• Objective 1: Identify every line in the entries that contains the string "instances", and copy each of those lines in full.

• Source excerpt:

- - -

2026 Latest Caselaw 202 Jhar

Citation : 2026 Latest Caselaw 202 Jhar
Judgement Date : 15 January, 2026

[Cites 13, Cited by 0]

Jharkhand High Court

Shyam Nath Dube Son Of Late Rameshwar ... vs The State Of Jharkhand Through The ... on 15 January, 2026

Author: Ananda Sen
Bench: Ananda Sen
                                                                            2026:JHHC:945




                IN THE HIGH COURT OF JHARKHAND AT RANCHI
                              W.P.(S) No. 2076 of 2021
                                         ----
    Shyam Nath Dube son of Late Rameshwar Dube, resident of Flat No.301,
    Block-8, Sector I, Khelgaon, PO Hotwar, PS Khelgaon, Town and District
    Ranchi.
                                                          ... Petitioner
                                      -versus-
    1. The State of Jharkhand through the Secretary / Principal Secretary, Water
       Resources Department, Government of Jharkhand, having Office at Nepal
       House, Doranda, PO PS Doranda, Town and District Ranchi.
    2. Deputy Secretary to Government, Water Resources Department,
       Government of Jharkhand, having Office at Nepal House, Doranda, PO PS
       Doranda, Town & District Ranchi.
    3. Under Secretary to Government, Water Resource Department,
       Government of Jharkhand, having Office at Nepal House, Doranda, PO PS
       Doranda, Town and District Ranchi.
                                                          ... Respondents
                                           ----
                           CORAM : SRI ANANDA SEN, J.

- - -

• Records provided:
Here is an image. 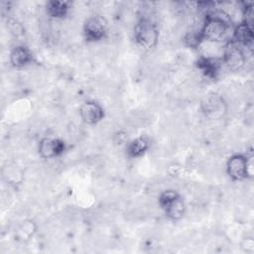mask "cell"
Returning a JSON list of instances; mask_svg holds the SVG:
<instances>
[{
  "label": "cell",
  "instance_id": "1",
  "mask_svg": "<svg viewBox=\"0 0 254 254\" xmlns=\"http://www.w3.org/2000/svg\"><path fill=\"white\" fill-rule=\"evenodd\" d=\"M231 29L232 21L228 14L222 10H211L206 13L198 32L202 41L219 43L227 39Z\"/></svg>",
  "mask_w": 254,
  "mask_h": 254
},
{
  "label": "cell",
  "instance_id": "2",
  "mask_svg": "<svg viewBox=\"0 0 254 254\" xmlns=\"http://www.w3.org/2000/svg\"><path fill=\"white\" fill-rule=\"evenodd\" d=\"M158 202L170 220H180L186 212L184 198L174 190H166L162 191L159 195Z\"/></svg>",
  "mask_w": 254,
  "mask_h": 254
},
{
  "label": "cell",
  "instance_id": "3",
  "mask_svg": "<svg viewBox=\"0 0 254 254\" xmlns=\"http://www.w3.org/2000/svg\"><path fill=\"white\" fill-rule=\"evenodd\" d=\"M134 38L141 48L150 50L158 43L159 29L152 20L142 18L134 27Z\"/></svg>",
  "mask_w": 254,
  "mask_h": 254
},
{
  "label": "cell",
  "instance_id": "4",
  "mask_svg": "<svg viewBox=\"0 0 254 254\" xmlns=\"http://www.w3.org/2000/svg\"><path fill=\"white\" fill-rule=\"evenodd\" d=\"M252 157L234 154L227 160L226 173L233 182L244 181L252 177Z\"/></svg>",
  "mask_w": 254,
  "mask_h": 254
},
{
  "label": "cell",
  "instance_id": "5",
  "mask_svg": "<svg viewBox=\"0 0 254 254\" xmlns=\"http://www.w3.org/2000/svg\"><path fill=\"white\" fill-rule=\"evenodd\" d=\"M107 20L101 15L88 17L82 27V34L86 42L95 43L103 40L107 33Z\"/></svg>",
  "mask_w": 254,
  "mask_h": 254
},
{
  "label": "cell",
  "instance_id": "6",
  "mask_svg": "<svg viewBox=\"0 0 254 254\" xmlns=\"http://www.w3.org/2000/svg\"><path fill=\"white\" fill-rule=\"evenodd\" d=\"M200 109L205 117L217 120L221 119L226 111L227 106L224 98L218 93H208L206 94L200 103Z\"/></svg>",
  "mask_w": 254,
  "mask_h": 254
},
{
  "label": "cell",
  "instance_id": "7",
  "mask_svg": "<svg viewBox=\"0 0 254 254\" xmlns=\"http://www.w3.org/2000/svg\"><path fill=\"white\" fill-rule=\"evenodd\" d=\"M221 62L232 71L241 69L246 62V56L243 48L231 40L227 41L224 46Z\"/></svg>",
  "mask_w": 254,
  "mask_h": 254
},
{
  "label": "cell",
  "instance_id": "8",
  "mask_svg": "<svg viewBox=\"0 0 254 254\" xmlns=\"http://www.w3.org/2000/svg\"><path fill=\"white\" fill-rule=\"evenodd\" d=\"M66 146L64 141L59 138H43L38 146L39 154L44 159H55L64 154Z\"/></svg>",
  "mask_w": 254,
  "mask_h": 254
},
{
  "label": "cell",
  "instance_id": "9",
  "mask_svg": "<svg viewBox=\"0 0 254 254\" xmlns=\"http://www.w3.org/2000/svg\"><path fill=\"white\" fill-rule=\"evenodd\" d=\"M79 115L84 123L88 125H95L104 118L105 112L98 102L87 100L80 105Z\"/></svg>",
  "mask_w": 254,
  "mask_h": 254
},
{
  "label": "cell",
  "instance_id": "10",
  "mask_svg": "<svg viewBox=\"0 0 254 254\" xmlns=\"http://www.w3.org/2000/svg\"><path fill=\"white\" fill-rule=\"evenodd\" d=\"M230 40L242 48L252 49L254 40L252 25H249L244 21L239 23L236 27L233 28Z\"/></svg>",
  "mask_w": 254,
  "mask_h": 254
},
{
  "label": "cell",
  "instance_id": "11",
  "mask_svg": "<svg viewBox=\"0 0 254 254\" xmlns=\"http://www.w3.org/2000/svg\"><path fill=\"white\" fill-rule=\"evenodd\" d=\"M196 66L198 70L207 78L209 79H216L219 71H220V66L222 62L214 59V58H208V57H200L196 61Z\"/></svg>",
  "mask_w": 254,
  "mask_h": 254
},
{
  "label": "cell",
  "instance_id": "12",
  "mask_svg": "<svg viewBox=\"0 0 254 254\" xmlns=\"http://www.w3.org/2000/svg\"><path fill=\"white\" fill-rule=\"evenodd\" d=\"M10 63L14 67L22 68L33 62V54L29 48L26 46H16L10 52Z\"/></svg>",
  "mask_w": 254,
  "mask_h": 254
},
{
  "label": "cell",
  "instance_id": "13",
  "mask_svg": "<svg viewBox=\"0 0 254 254\" xmlns=\"http://www.w3.org/2000/svg\"><path fill=\"white\" fill-rule=\"evenodd\" d=\"M150 145V141L147 137H137L127 144L126 154L131 159L140 158L149 150Z\"/></svg>",
  "mask_w": 254,
  "mask_h": 254
},
{
  "label": "cell",
  "instance_id": "14",
  "mask_svg": "<svg viewBox=\"0 0 254 254\" xmlns=\"http://www.w3.org/2000/svg\"><path fill=\"white\" fill-rule=\"evenodd\" d=\"M45 8L49 17L54 19H63L67 15L70 8V3L67 1L52 0L46 3Z\"/></svg>",
  "mask_w": 254,
  "mask_h": 254
},
{
  "label": "cell",
  "instance_id": "15",
  "mask_svg": "<svg viewBox=\"0 0 254 254\" xmlns=\"http://www.w3.org/2000/svg\"><path fill=\"white\" fill-rule=\"evenodd\" d=\"M34 231H35V228H34L33 221H25L19 226L17 230V235L21 240H27L31 236H33Z\"/></svg>",
  "mask_w": 254,
  "mask_h": 254
}]
</instances>
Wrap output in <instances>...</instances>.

- - -

• Objective 2: In the court case header, what is the case number of the writ petition?

• Task answer 1:
Returning a JSON list of instances; mask_svg holds the SVG:
<instances>
</instances>
Wrap output in <instances>...</instances>.

• Task answer 2: W.P.(S) No. 2076 of 2021